55. It is our view that the significant burden on the taxpayer now and in the future if the family remains in the UK is a significant factor weighing against them in the balancing exercise. As at [9] of AE:
"Moreover, I do not consider that it would be inappropriate for the future cost and duration of [M]'s treatment and care in this country to play a part in the balancing exercise as matters relating to the economic wellbeing of this country, given the strains on the public finances."
56. Section 117B(5) mandates that little weight should be given to a private life that is established by a person at a time when the person's immigration status is precarious.

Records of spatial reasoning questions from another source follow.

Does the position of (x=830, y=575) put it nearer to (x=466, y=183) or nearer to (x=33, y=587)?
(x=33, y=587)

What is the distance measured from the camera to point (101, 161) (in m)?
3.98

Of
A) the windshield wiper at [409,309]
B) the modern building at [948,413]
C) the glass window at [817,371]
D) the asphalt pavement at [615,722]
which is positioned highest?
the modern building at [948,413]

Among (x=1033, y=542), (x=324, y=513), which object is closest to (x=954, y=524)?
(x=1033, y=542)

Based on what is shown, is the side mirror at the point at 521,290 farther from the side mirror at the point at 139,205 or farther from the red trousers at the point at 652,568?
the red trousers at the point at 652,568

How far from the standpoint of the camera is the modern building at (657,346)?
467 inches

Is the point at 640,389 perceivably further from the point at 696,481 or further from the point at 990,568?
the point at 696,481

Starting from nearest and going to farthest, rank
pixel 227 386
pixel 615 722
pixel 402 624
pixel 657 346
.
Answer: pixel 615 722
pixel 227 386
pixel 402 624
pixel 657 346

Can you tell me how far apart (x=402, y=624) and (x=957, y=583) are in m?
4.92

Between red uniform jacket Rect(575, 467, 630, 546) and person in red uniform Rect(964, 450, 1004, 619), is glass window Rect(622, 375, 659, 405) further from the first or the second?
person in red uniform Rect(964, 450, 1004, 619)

The case of AM (S 117B) Malawi [2015] UKUT 0260 (IAC) states at paragraph 4 of the head note that:
"Those who at any given date held a precarious immigration status must have held at that date an otherwise lawful grant of leave to enter or to remain. A person's immigration status is "precarious" if their continued presence in the UK will be dependent upon their obtaining a further grant of leave.
57. As above, it is undisputed that the family here have always been in the UK lawfully. The application for further leave that led to these proceedings was made in-time and so the family's lawful student/dependent leave has been extended under section 3C of the Immigration Act 1971.
58. We were unsure whether it was correct to apply here the full force of the definition of "precarious" in AM. Following ZH, the immigration history of the family cannot be used to reduce the fixity of the weight that attracts to the best interests of MTT and TZ. We noted that ZH was decided prior to the introduction of s.117B, however.
59. It appeared to us that the position was as at [52] above, less weight attracting to the family's side of the balance where the family entered with limited leave and no expectation that any of the family could remain on medical grounds.
V. Conclusion
60. At the outset of MM, Moses LJ stated that it was "a sad and worrying case". We found this appeal to be so, also. However much sympathy we have for MTT, his sister and his parents, however, our judicial duty is to apply the law as we understand it to the facts as we find them to be.
61. We have endeavoured to set out above as clearly as possible our view of the law and our findings so that the family can at least know why we have reached the conclusion that we cannot allow the appeal.
62. No one factor played a definitive part in our decision. We kept in mind at all times the clarity of the children's best interests being in remaining in the UK. It remains the case that the evidence does not show that return to Bangladesh will definitely lead to a very reduced life expectancy. The medical evidence is that MTT's life "could" be in danger in Bangladesh without parenteral nutrition. The evidence is also that he survived in Bangladesh for 10 years, other than a short period in Singapore, before coming to the UK. We did not find that the facts here were sufficiently close to the high threshold required in a "medical" case, even where we are concerned with the futures of two children.
63. We know that MTT's life on return to Bangladesh will be very hard and unpleasant and that it will be difficult for his family where he is suffering. Against that, however, we are mandated to weigh the very significant burden to the taxpayer arising from MTT treatment and his and TZ's education.
64. In all the circumstances, we found that it was proportionate for MTT and his family to return to Bangladesh.
Decision:
We dismiss the Article 8 ECHR appeal.